Oscar Pistorius and the model lover who battled to empower women
While Oscar Pistorius was a hero for millions, the model girlfriend he is accused of killing was a campaigner who battled to empower women
Agencies in Johannesburg
She was a model, a law school graduate and an entrepreneur committed to empowering women. He was one of the world's most recognisable sportsmen and an inspirational figure around the world.
Together Reeva Steenkamp and Oscar Pistorius formed South Africa's equivalent of Posh and Becks.
But the power couple's relationship ended in tragedy on Valentine's Day yesterday when Pistorius was charged with shooting dead his girlfriend at his home in Pretoria.
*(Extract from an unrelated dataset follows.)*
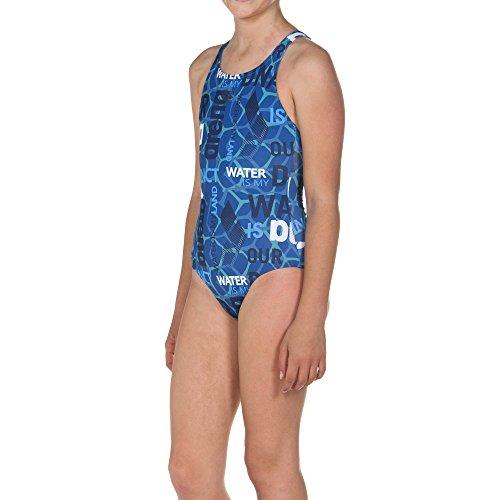 arena Mädchen Sport Badeanzug Evolution (Schnelltrocknend, UV-Schutz UPF 50+, Chlorresistent), Pix Blue-Navy (817), 140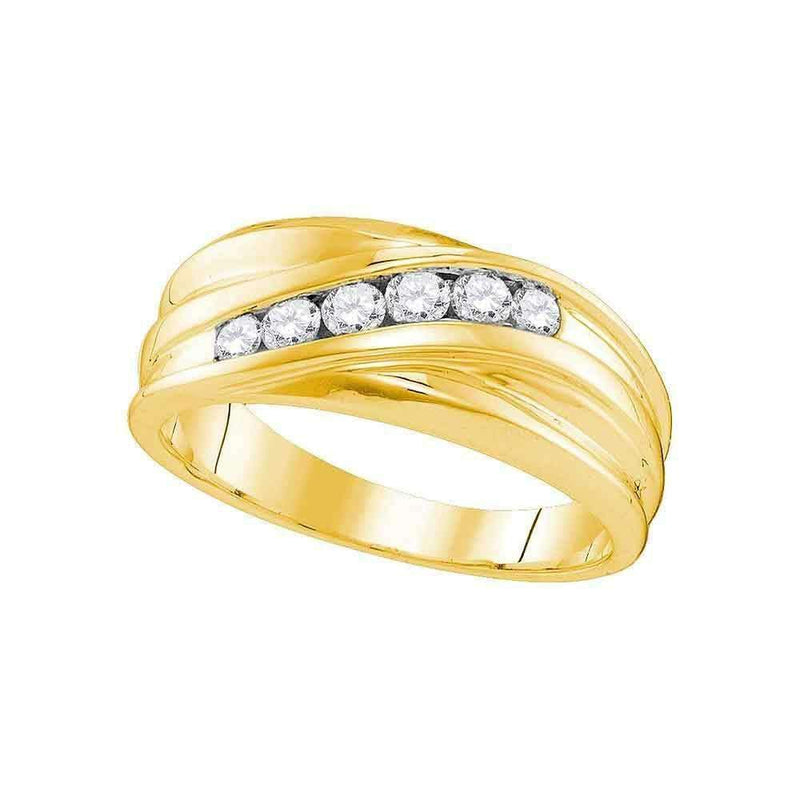 10kt Yellow Gold Men's Round Diamond Wedding Band Ring 1/3 Cttw - FREE Shipping (US/CAN)-Gold & Diamond Wedding Jewelry-9-JadeMoghul Inc.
Steenkamp had become a celebrity in her own right as one of FHM magazine's 100 Sexiest Women in the World for two years running. She was also the South African face of Avon cosmetics.
But she was "continuously breaking the model stereotype", said publicist Sarit Tomlinson.
Steenkamp was "an angelic soul" and at the same time "a very inspiring individual, very passionate about speaking about women and empowerment."
Yesterday morning, Steenkamp had been scheduled to give a motivational speech to school students in Johannesburg. She tweeted messages expressing her excitement about Valentine's Day. "What do you have up your sleeve for your love tomorrow?" she wrote. "It should be a day of love for everyone."
Her last tweet was to accept a friend's invitation to celebrate the day with chocolate cupcakes topped with red hearts.
In the social pages of last weekend's Sunday Independent she described Pistorius as having "impeccable" taste, adding: "His gifts are always thoughtful."
Even before Pistorius became the first double-amputee to compete at both the Olympics and Paralympics last year, the 26-year-old was already a household name after he made history by becoming the first amputee to run at the World Championships in 2011. He took silver with South Africa's 4x400m sprint team.
The Johannesburg-born runner had both legs amputated below the knee when he was 11 months old after being born without lower leg bones. But he played sports while growing up, switching to running after fracturing a knee playing rugby.
"You're not disabled by your disabilities but abled by your abilities," he told Athlete magazine in a 2011 interview.
His 2011 appearance came after a high-profile controversy about whether he was even eligible to compete against able-bodied athletes, with some arguing his custom-built carbon-fibre running blades gave him an unfair advantage.
He successfully appealed against an International Association of Athletics Federations ban against him competing at the 2008 Beijing Olympics to the Court of Arbitration for Sport, although he failed to qualify.
It was at the Beijing Paralympics where Pistorius starred, winning all three main sprint events, the 100m, 200m and 400m.
Though he failed to retain all three of his titles in London last year, he took gold with his South African team-mates in the 4x100m relay and stormed to victory in the individual 400m.